Caption-style text data

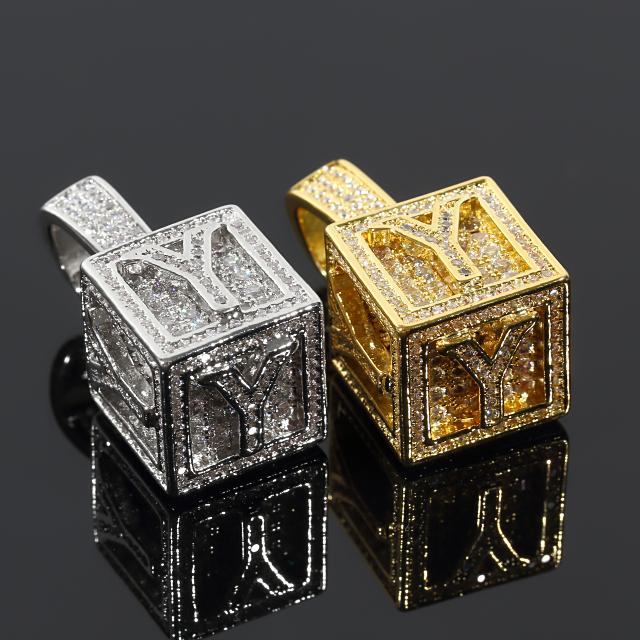 キュービック 3D ペンダント CZダイヤ(キュービックジルコニア)イニシャル Y Cubic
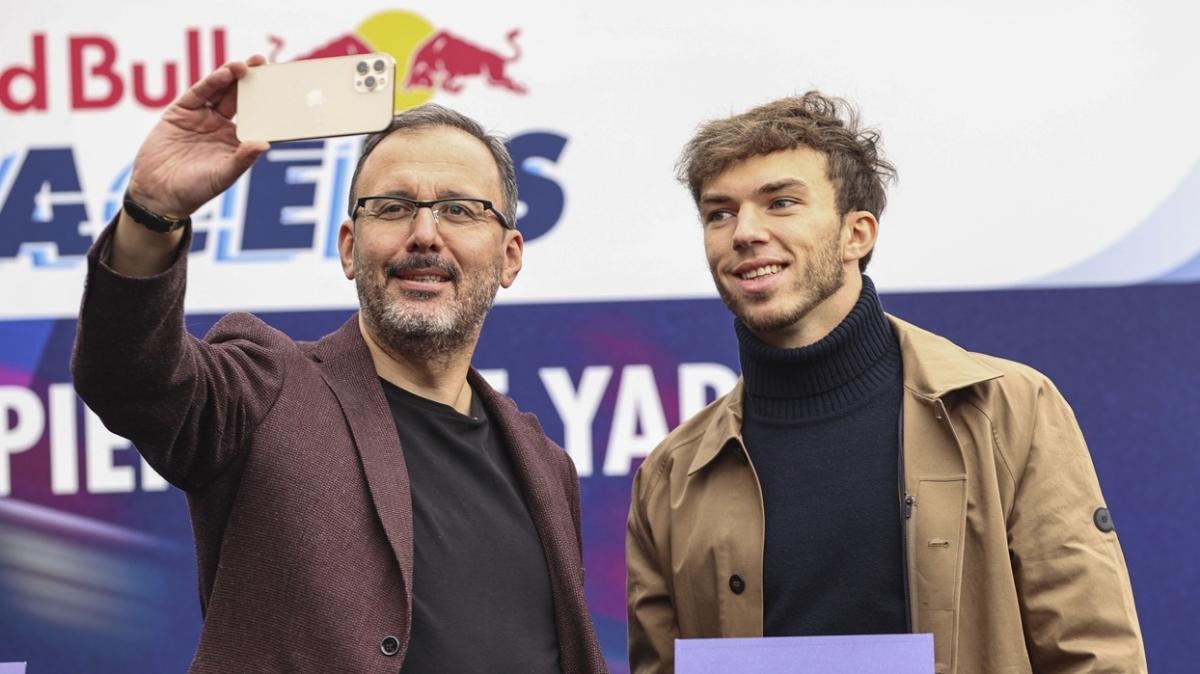 Bakan Kasapoğlu ile Pierre Gasly Ortaköy'de buluştu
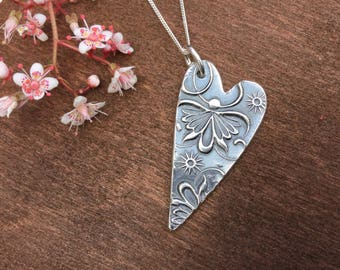 Floral heart,silver heart necklace, heart pendant, gift for her, gift for mum, gift for girlfriend.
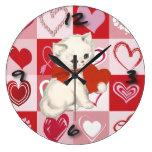 Gatito lindo en modelo rojo y rosado de los corazo relojes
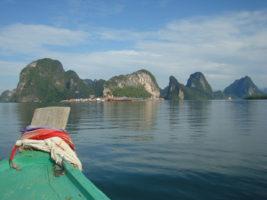 A boat trip towards Phang Nga, on the Andaman Sea – Thailand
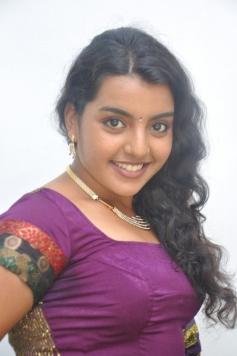 Divya Nagesh Latest Hot Pics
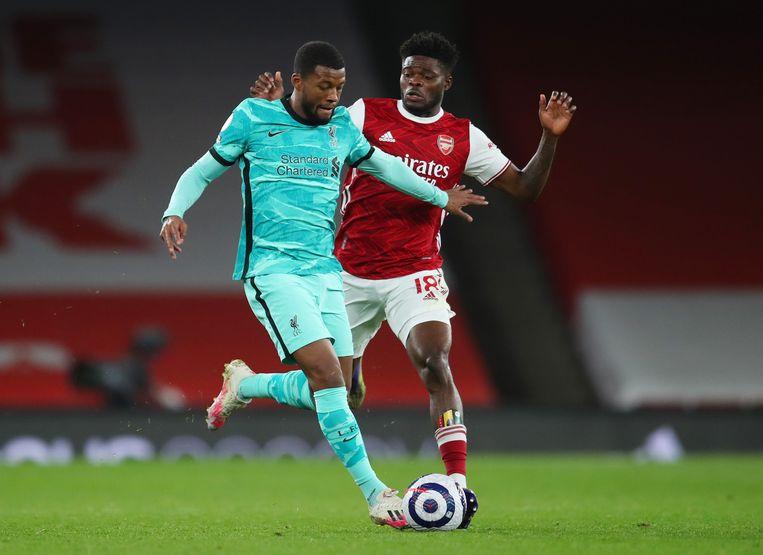 Georginio Wijnaldum in duel met Thomas Partey. Hun clubs Liverpool en Arsenal behoren tot de twaalf clubs.  Beeld Pool via REUTERS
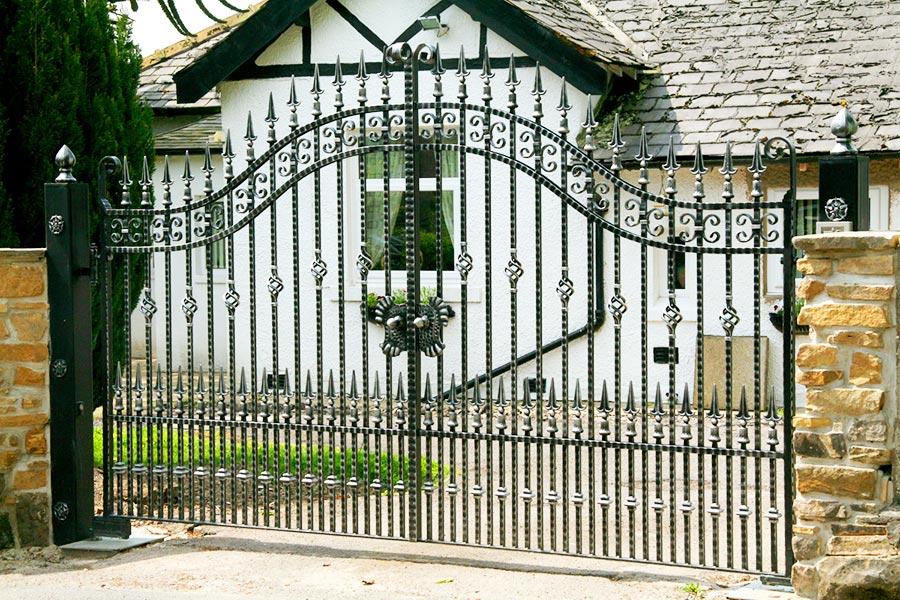 Cranleigh wrought iron gates estate north valley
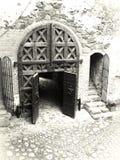城堡给老装门 免版税库存照片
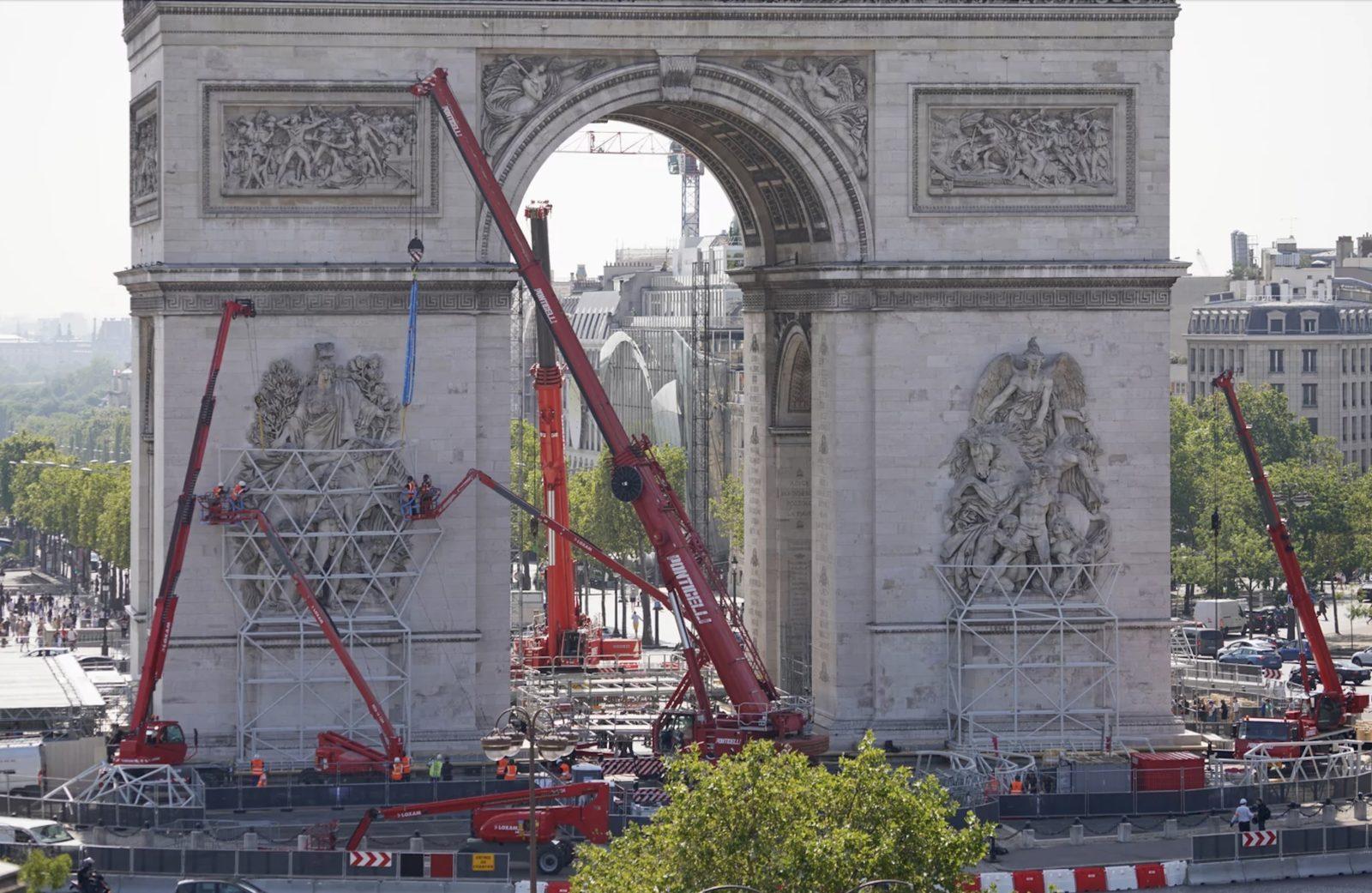 Christo  l'Arc de Triomphe empaqueté - installation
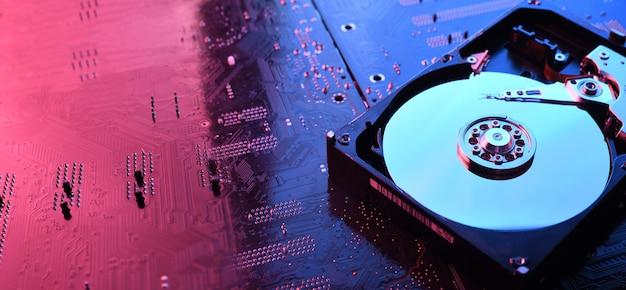 Computer festplattenlaufwerke festplatte, ssd auf leiterplatte, motherboard hintergrund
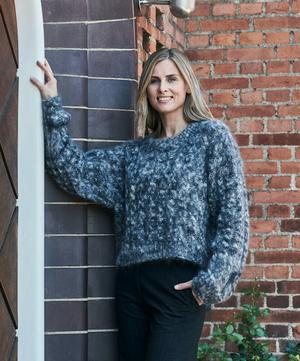 Sweater med flätor i Bella by Permin
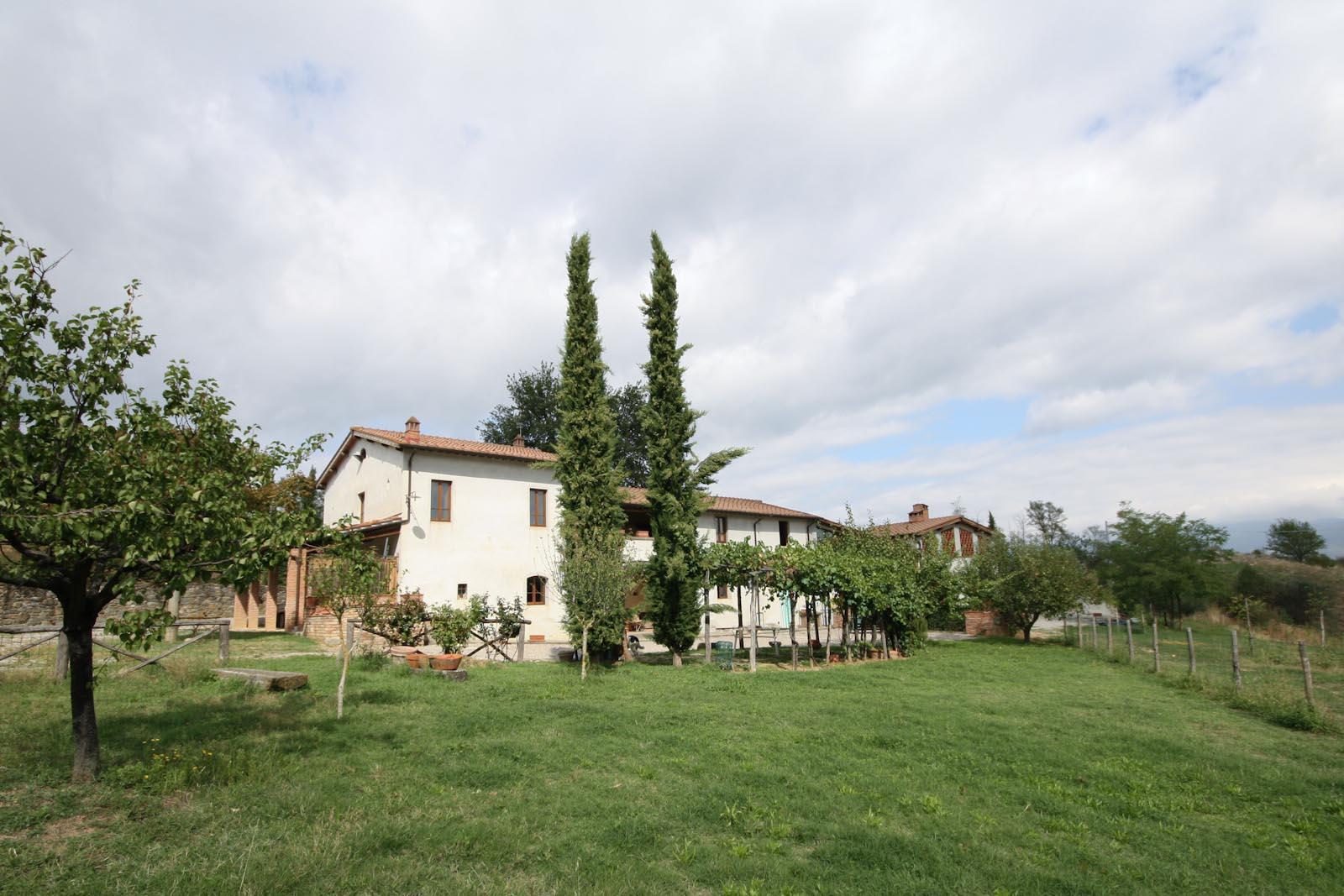 Das großzügige italienische Landhaus zu verkaufen mit fünf Apartments und Blick auf das Valdarno Tal in der Toskana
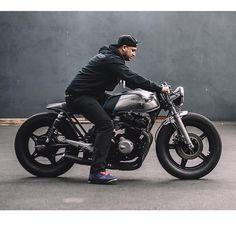 Cb 750 Cafe Racer, Cafe Racer Honda, Cafe Racer Style, Cafe Bike, Custom Cafe Racer, Cafe Racer Bikes, Cafe Racer Motorcycle, Moto Bike, Honda Trike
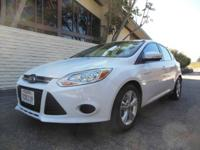 One owner Ford Focus SE Auto, 4 Cyl with 2.0 Liter,
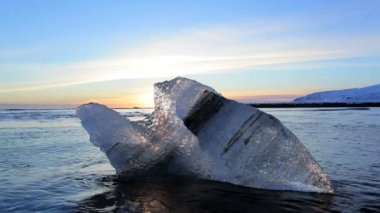 Melting sea ice — Stockvideo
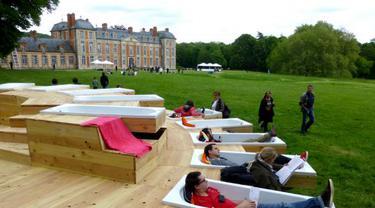 Taman di Paris Punya Bak Mandi Untuk Bersantai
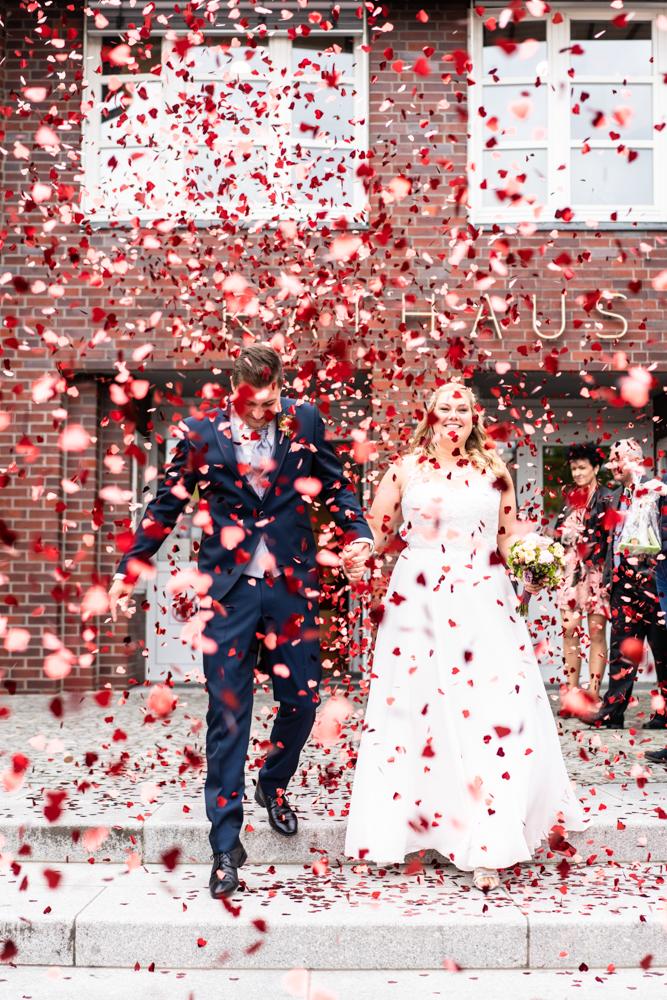 Konfettiregen für das Brautpaar nach der Trauung im Standesamt Visbek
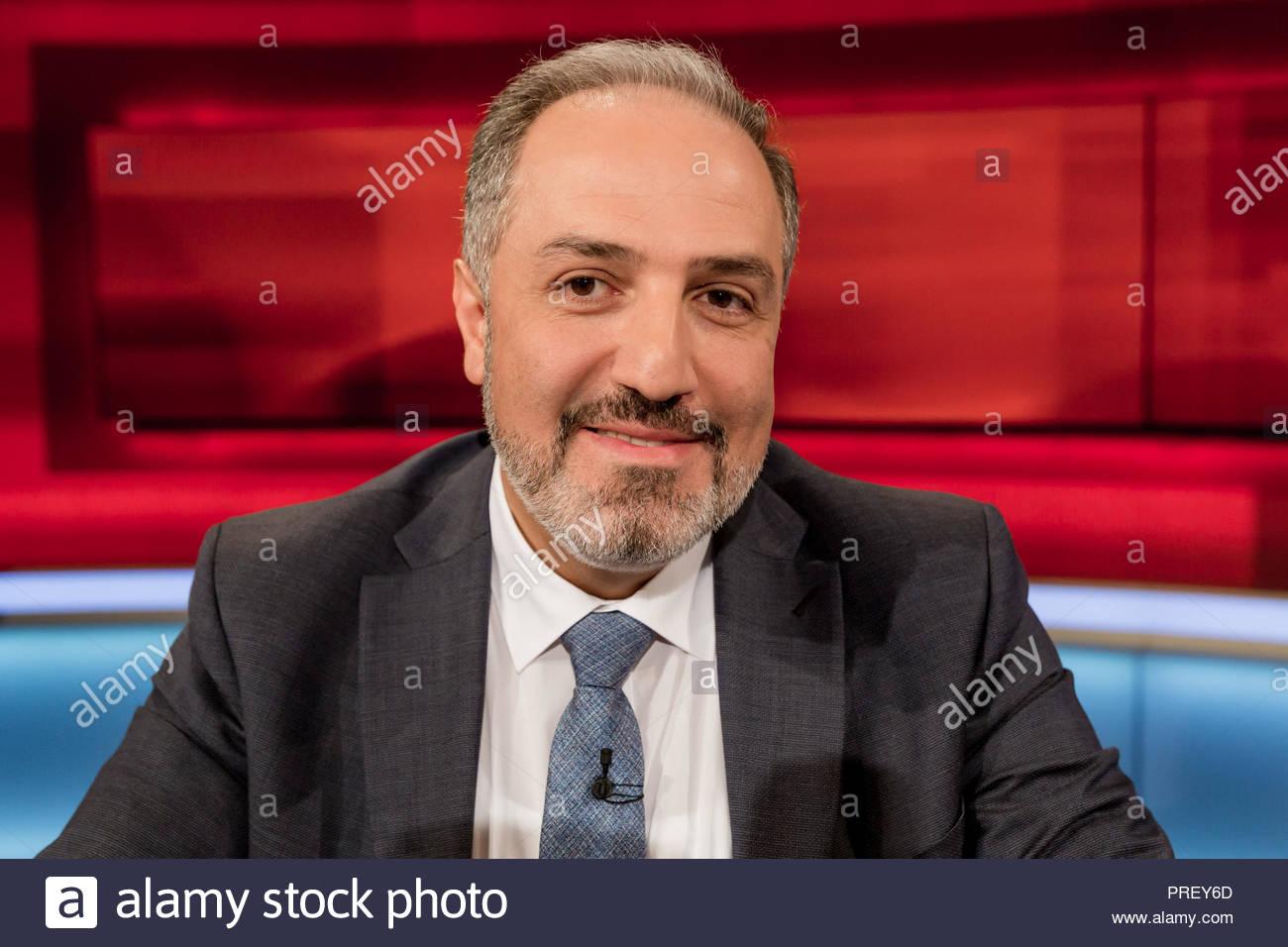 Mustafa Yeneroğlu, AKP-Abgeordneter der Großen Nationalversammlung der Türkei im Fernsehstudio bei Hart aber fair im Studio Adlershof in Berlin. - Stock Image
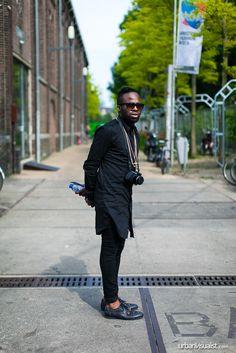 Before the show... [ Street Style - fashion, street fashion, streetstyle, menswear, Urban Visualist ] See original post on www.urbanvisualist.com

About this task
Nothing but the lines from the one containing "Das großzügige italienische" through the end of the entries is to be retyped, exactly as written and without pictures.

Expected output
 Das großzügige italienische Landhaus zu verkaufen mit fünf Apartments und Blick auf das Valdarno Tal in der Toskana
 Cb 750 Cafe Racer, Cafe Racer Honda, Cafe Racer Style, Cafe Bike, Custom Cafe Racer, Cafe Racer Bikes, Cafe Racer Motorcycle, Moto Bike, Honda Trike
 One owner Ford Focus SE Auto, 4 Cyl with 2.0 Liter,
 Melting sea ice — Stockvideo
 Taman di Paris Punya Bak Mandi Untuk Bersantai
 Konfettiregen für das Brautpaar nach der Trauung im Standesamt Visbek
 Mustafa Yeneroğlu, AKP-Abgeordneter der Großen Nationalversammlung der Türkei im Fernsehstudio bei Hart aber fair im Studio Adlershof in Berlin. - Stock Image
 Before the show... [ Street Style - fashion, street fashion, streetstyle, menswear, Urban Visualist ] See original post on www.urbanvisualist.com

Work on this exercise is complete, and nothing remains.